> [과제 기록]:
- - - - -

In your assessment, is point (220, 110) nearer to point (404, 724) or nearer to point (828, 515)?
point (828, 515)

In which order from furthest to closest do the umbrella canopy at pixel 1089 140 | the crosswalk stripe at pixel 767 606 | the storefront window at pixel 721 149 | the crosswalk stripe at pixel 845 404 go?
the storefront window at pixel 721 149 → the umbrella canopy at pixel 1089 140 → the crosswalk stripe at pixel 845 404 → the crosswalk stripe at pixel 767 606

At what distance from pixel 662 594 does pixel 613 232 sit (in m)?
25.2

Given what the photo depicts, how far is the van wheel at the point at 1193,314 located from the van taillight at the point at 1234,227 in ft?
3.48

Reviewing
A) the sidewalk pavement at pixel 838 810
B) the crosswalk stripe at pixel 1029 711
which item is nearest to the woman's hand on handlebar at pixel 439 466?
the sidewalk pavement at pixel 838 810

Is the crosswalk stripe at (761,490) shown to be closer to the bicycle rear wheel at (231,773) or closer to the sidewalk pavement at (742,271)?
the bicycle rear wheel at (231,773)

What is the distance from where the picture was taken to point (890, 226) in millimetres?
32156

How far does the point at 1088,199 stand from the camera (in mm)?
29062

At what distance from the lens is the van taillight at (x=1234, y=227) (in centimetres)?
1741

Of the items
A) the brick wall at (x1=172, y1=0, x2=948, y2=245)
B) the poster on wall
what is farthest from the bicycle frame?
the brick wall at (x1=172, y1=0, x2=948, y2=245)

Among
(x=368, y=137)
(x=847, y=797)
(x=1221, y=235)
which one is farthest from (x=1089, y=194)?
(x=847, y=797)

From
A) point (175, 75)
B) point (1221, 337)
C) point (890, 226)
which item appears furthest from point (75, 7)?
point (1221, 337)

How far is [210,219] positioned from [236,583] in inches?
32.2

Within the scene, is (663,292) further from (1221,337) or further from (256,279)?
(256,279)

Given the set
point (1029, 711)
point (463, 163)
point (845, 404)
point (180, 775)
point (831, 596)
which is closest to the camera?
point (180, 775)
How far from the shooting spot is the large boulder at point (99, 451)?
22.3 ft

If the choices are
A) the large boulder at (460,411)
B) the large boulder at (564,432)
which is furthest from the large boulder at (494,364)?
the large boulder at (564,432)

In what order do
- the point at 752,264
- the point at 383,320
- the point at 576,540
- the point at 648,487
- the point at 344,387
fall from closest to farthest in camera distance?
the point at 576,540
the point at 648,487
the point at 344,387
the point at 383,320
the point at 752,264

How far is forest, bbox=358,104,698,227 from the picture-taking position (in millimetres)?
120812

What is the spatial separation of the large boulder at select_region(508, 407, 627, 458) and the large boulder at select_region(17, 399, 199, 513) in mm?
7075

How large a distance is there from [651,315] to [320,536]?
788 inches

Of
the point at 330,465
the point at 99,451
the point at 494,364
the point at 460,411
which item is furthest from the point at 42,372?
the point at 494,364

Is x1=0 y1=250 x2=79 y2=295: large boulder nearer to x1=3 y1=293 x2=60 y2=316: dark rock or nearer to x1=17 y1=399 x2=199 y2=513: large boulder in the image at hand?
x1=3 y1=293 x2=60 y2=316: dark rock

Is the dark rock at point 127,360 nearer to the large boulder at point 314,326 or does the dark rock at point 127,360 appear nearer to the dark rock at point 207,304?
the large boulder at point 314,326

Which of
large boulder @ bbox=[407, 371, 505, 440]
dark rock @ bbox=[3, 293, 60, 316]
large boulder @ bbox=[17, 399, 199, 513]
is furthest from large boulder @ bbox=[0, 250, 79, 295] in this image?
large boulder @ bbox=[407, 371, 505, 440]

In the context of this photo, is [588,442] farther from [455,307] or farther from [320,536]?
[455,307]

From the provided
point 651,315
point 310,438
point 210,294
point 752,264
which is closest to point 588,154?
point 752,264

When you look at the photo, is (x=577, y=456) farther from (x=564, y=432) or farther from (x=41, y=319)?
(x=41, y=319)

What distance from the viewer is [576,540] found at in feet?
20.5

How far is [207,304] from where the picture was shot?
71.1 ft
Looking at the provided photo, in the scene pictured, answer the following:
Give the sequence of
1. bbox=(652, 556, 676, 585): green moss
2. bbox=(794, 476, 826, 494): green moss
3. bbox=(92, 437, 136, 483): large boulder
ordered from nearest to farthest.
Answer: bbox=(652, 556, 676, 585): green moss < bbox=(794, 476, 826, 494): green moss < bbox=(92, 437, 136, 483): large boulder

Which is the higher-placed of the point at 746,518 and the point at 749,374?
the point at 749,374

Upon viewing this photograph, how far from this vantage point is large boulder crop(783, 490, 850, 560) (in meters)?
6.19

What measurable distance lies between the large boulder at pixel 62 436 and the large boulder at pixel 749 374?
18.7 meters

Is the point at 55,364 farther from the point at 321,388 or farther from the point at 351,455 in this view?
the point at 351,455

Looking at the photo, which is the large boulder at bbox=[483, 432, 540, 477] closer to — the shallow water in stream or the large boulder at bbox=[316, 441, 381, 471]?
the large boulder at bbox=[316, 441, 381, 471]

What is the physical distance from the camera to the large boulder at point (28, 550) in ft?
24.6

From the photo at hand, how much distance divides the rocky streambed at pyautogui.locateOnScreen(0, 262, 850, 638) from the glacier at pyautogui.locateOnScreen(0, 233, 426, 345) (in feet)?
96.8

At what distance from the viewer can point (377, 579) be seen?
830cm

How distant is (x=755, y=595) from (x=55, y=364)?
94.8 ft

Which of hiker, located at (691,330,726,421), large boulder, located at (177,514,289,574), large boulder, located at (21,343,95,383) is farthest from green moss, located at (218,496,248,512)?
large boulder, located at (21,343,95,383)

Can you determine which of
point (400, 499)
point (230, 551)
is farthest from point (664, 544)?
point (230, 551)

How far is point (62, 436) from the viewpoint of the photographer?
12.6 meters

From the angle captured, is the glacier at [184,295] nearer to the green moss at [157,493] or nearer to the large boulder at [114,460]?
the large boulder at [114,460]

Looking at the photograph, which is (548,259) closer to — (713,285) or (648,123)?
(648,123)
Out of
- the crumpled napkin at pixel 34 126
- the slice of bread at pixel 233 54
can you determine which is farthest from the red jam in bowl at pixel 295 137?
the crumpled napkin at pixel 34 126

- - - - -

> [과제 목표]: 기록 가운데 "hand" 문자열이 포함된 줄을 빠짐없이 추출하세요.

> [이 과제의 답]:
which item is nearest to the woman's hand on handlebar at pixel 439 466?
Is x1=0 y1=250 x2=79 y2=295: large boulder nearer to x1=3 y1=293 x2=60 y2=316: dark rock or nearer to x1=17 y1=399 x2=199 y2=513: large boulder in the image at hand?
From the photo at hand, how much distance divides the rocky streambed at pyautogui.locateOnScreen(0, 262, 850, 638) from the glacier at pyautogui.locateOnScreen(0, 233, 426, 345) (in feet)?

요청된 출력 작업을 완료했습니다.